McGillivray will be at his post as the marathon race director at the crack of dawn on Monday – actually, probably before the sun comes up – overseeing anything and everything.

When things begin to wind down (and hopefully cool off, what with the expected hot, steamy weather) at the Copley Square finish line around midafternoon, he will head back to the Hopkinton starting line and run the course for the 40th consecutive year.

For the last 25 years – McGillivray has been the Boston Marathon director since 2001 and on the job in various capacities since 1988 – he’s covered the course with only a few friends and supporters by his side. He finishes when it’s dark – but he always finishes. Last year it took him 4½ hours.

Amazing, right? So how about this: The 57-year-old McGillivray has staged a personal “birthday run” every year since he was 12, when he celebrated by running 12 miles. When he turned 13, he ran 13 miles, then 14 on his 14th birthday.

You see where this is headed? Yup, last August he ran 57 miles around his North Andover neighborhood, starting at 2 in the morning.

All of the Boston iron men still have a long way to go to match the beloved Johnny Kelley, who started 61 times and finished 58. He ran Boston for the final time in 1992 at the age of 84.

Larry Cole of Harwich is 78, a Korean War veteran, former college professor with a doctorate in economics, a former Harwich selectman, a passionate ice hockey player and, most definitely, a road runner.

If all goes according to plan, Monday evening he will be a Boston Marathon finisher for the first time.

Cole, who ran a marathon in Arizona in 2006, is a fixture on the local scene. He doggedly pounds out 5Ks, 10Ks and half-marathons with a distinctive, hunched-over gait. Some runners glide, Cole grinds.

He competes in about 35-40 races a year and often wins his age group. His goal at Boston is to get in under five hours.

While age may be a state of mind, the reality is there are only 42 runners in the 75-79 division, and there are only 10 total in the marathon older than Cole (five in the 80-plus bracket).

Don’t bet against him.

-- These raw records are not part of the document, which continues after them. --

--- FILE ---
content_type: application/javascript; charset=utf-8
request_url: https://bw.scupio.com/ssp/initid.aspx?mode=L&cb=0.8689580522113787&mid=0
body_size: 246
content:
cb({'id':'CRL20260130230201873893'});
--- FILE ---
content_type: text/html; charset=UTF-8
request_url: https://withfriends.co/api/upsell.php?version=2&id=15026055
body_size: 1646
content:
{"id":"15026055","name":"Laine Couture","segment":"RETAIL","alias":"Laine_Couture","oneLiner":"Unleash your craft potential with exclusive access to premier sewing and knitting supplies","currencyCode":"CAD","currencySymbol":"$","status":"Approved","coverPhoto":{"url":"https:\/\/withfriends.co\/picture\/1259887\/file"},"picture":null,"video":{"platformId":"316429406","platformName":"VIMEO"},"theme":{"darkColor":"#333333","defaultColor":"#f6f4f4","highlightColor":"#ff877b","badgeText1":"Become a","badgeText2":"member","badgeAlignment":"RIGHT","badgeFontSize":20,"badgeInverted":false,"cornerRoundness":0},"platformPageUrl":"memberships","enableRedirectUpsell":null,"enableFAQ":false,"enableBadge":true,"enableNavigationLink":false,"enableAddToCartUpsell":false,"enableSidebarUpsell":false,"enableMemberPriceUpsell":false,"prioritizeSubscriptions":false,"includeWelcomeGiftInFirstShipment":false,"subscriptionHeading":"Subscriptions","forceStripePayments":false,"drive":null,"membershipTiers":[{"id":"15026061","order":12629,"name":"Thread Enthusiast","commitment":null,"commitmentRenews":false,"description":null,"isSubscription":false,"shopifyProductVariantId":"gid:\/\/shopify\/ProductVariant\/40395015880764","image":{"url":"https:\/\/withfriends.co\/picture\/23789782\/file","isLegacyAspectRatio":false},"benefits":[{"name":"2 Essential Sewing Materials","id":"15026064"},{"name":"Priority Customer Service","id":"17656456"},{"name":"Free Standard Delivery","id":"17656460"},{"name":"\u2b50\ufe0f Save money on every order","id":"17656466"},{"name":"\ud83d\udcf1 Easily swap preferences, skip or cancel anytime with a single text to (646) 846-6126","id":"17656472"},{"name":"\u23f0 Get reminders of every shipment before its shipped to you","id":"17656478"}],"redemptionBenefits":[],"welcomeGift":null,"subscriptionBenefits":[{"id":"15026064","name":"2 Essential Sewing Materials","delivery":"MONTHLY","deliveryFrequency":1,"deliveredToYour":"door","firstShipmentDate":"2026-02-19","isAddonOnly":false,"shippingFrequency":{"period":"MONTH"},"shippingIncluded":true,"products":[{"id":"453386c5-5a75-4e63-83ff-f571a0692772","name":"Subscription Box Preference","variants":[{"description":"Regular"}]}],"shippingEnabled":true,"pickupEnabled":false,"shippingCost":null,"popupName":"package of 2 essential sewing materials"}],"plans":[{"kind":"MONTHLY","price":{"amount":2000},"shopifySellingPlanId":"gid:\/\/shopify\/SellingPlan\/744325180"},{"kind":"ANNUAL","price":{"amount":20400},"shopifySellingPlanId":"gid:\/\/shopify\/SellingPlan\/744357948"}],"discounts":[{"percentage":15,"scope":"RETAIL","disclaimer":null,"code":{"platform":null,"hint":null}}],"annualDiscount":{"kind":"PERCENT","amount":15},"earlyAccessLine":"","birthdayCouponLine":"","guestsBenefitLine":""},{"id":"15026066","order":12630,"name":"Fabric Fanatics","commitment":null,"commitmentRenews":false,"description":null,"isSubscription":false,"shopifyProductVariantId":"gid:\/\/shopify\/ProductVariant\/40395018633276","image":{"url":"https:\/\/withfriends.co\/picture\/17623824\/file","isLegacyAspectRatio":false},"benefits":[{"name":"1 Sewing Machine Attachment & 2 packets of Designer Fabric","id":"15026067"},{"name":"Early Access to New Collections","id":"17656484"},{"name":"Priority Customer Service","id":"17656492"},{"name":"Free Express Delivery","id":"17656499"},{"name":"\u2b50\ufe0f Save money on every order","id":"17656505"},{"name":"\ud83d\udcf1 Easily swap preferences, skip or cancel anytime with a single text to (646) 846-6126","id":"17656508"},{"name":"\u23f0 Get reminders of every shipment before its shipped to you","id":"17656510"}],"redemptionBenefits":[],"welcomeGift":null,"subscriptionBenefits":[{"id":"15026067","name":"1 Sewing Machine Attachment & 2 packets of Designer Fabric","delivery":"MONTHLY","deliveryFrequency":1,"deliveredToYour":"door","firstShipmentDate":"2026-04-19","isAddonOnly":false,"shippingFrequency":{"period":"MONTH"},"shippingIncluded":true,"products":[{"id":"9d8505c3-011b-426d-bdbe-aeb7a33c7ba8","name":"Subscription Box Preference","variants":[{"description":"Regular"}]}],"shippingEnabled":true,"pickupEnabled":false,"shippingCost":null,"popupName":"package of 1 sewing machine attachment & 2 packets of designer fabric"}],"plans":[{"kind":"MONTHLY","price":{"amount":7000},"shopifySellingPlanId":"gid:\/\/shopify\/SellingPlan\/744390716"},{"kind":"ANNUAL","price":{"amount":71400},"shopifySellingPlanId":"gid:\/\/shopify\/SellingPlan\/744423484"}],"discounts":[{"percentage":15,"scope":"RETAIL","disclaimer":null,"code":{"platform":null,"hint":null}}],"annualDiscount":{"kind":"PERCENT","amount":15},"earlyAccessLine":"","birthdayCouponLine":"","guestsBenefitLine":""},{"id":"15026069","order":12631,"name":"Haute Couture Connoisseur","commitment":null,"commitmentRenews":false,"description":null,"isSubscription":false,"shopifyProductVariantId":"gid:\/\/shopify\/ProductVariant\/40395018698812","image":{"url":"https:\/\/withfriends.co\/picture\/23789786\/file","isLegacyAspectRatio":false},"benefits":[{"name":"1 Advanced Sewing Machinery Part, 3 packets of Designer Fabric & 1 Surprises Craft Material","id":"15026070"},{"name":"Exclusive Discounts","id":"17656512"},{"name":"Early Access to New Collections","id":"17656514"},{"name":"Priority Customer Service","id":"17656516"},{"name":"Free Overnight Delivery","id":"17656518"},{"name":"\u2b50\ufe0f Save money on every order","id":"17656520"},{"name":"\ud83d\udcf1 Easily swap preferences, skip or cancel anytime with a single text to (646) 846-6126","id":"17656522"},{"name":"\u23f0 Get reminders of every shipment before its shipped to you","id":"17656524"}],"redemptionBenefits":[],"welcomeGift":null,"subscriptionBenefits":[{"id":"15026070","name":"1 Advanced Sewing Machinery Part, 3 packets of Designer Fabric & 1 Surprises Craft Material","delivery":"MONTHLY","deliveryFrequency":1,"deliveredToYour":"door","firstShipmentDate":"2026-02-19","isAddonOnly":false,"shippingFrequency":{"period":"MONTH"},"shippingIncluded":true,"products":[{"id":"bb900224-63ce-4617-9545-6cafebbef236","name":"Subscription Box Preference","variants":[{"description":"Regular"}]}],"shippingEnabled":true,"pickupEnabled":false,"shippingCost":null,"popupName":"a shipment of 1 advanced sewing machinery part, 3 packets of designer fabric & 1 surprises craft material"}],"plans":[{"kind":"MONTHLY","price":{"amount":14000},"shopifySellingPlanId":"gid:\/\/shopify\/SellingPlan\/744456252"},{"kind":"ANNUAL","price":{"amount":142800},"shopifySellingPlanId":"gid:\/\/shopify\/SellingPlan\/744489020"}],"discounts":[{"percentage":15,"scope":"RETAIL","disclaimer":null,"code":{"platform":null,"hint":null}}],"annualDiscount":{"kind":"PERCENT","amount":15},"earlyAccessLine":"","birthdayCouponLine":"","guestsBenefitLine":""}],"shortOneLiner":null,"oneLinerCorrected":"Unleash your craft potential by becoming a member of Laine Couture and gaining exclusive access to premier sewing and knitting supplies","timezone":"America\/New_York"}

It’s competitors like Larry Cole who give the sport its soul (and sole).

Pete Stringer of Osterville will be running his 30th Boston, and now at 70 years old he enters a new age division. He’s hoping – “not predicting,” he insists – for a four-hour finish, which could get him into the top 10 in the 70-74 bracket.

But the Hopkinton-to-Boston trip will be a only warm-up for the inspirational and indomitable Stringer. Next week he is competing in the Sri Chinmoy Self-Transcendence Six-Day Race in Flushing Meadows, N.Y. It’s insanely simple: See how far you can run beginning at noon, Sunday, April 22 through noon the following Saturday.

Stringer is fit and focused. He trained hard over the winter and is aiming to complete 350 miles. Do the math: That’s an average of nearly 60 miles a day. Monday’s mere 26.2-mile marathon will feel like a lap around the track.

Last year Tom Deeg of Eastham was the top local finisher, posting an excellent time of 2:27.34. He was in the top 50 overall. ... Joe Navas of Eastham was among the top masters, 11th in the 40-and-older division, and the leader of the Whirlaway racing team, which won the masters team title. Navas ran 2:33.17. Both are entered on Monday.

The Boston Marathon charity program is expected to raise more than $10 million for 31 organizations. Many of the Cape Cod and Islands entrants are competing for causes personal and poignant.

Chris Mehmel of East Sandwich is running in honor of the support and treatment his children have received from the Massachusetts Eye and Ear Infirmary.

Matthew, 24, and Rachel, 16, have retinitis pigmentosa, a debilitating disease that causes a constricted field of vision, light sensitivity and night blindness.

Chris is not without his own challenges. A birth defect left him without a weight-bearing right foot and his leg shortened, but prosthetic technology allows him to run.

“I want to set the example for my kids that even though they may be visually impaired, they will succeed,” he said.